Hawaiian Creediid Fishes (Crystallodytes Cookei and Limnichthys Donaldsoni): Development of Eggs and Larvae and Use of Pelagic Eggs to Trace Coastal Water Movement
Abstract:The development of Crystallodytes cookei and Limnichthys donaldsoni is described and illustrated from pelagic eggs and larvae collected in Hawaiian waters. Eggs were reared in the laboratory. Crystallodytes cookei eggs are spherical, 0.96–1.08-mm diameter, with numerous oil droplets which change position during development. Eggs hatch in about 48 h. Larvae are elongate, lightly pigmented, and characterized by unusual preopercular spination. Limnichthys donaldsoni eggs are similar, but smaller (0.78 mm): larvae are similar to C. cookei but have fewer myomeres.
Crystallodytes cookei off Kahe Point, Oahu spawns close to shore in the late afternoon to evening throughout the year. Creediid eggs and larvae are frequently encountered, but are not abundant in plankton samples from around Oahu.

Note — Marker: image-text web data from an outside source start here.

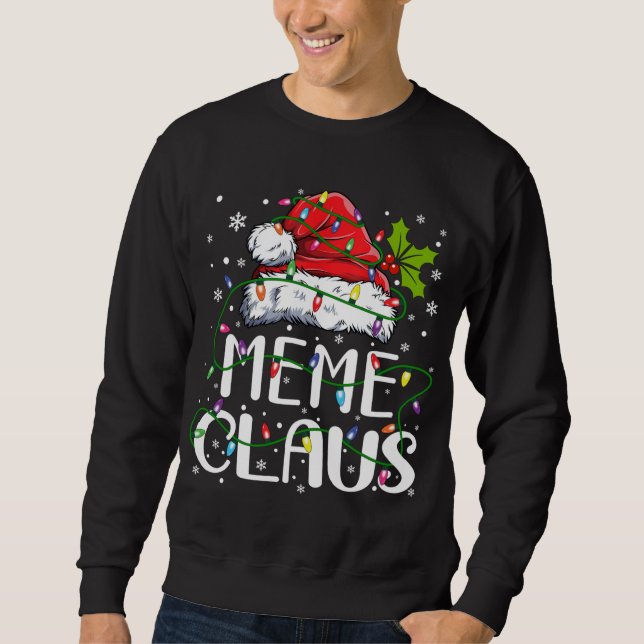 Sweatshirt Mème Claus Noël Père Noël Famille de jumelage de c (Devant)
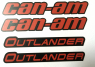 Комплект наклеек на расширители арок квадроцикла BRP Outlander G2 704905083 704904338 704904899 704904920 704903498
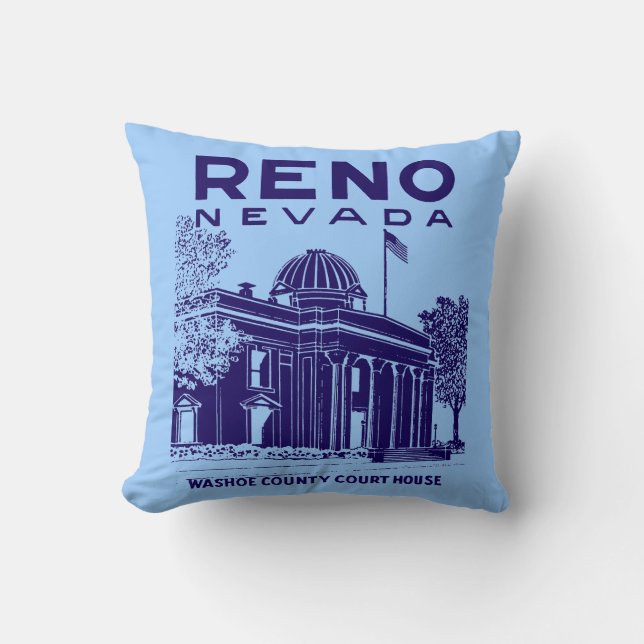 Vintage Reno Nevada Kussen (Voorkant)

The spatially and temporally limited spawning of C. cookei combined with an ability to age the eggs into daily cohorts permits the use of eggs to trace coastal water movements: two examples are presented. Sampling over several days at a single location on the leeward (west) coast of Oahu documented the movement of eggs and the parent water parcel out of and back into the area. Sampling an offshore transect documented the movement of eggs and water from close to shore, away from shore, and back inshore again in 17 h. These preliminary observations suggest the presence of an eddy which may retain the eggs close to the spawning site. Application of the method is limited by incomplete ecological information on adult C. cookei, but should be possible in other coastal systems if species with similar characteristics can be found.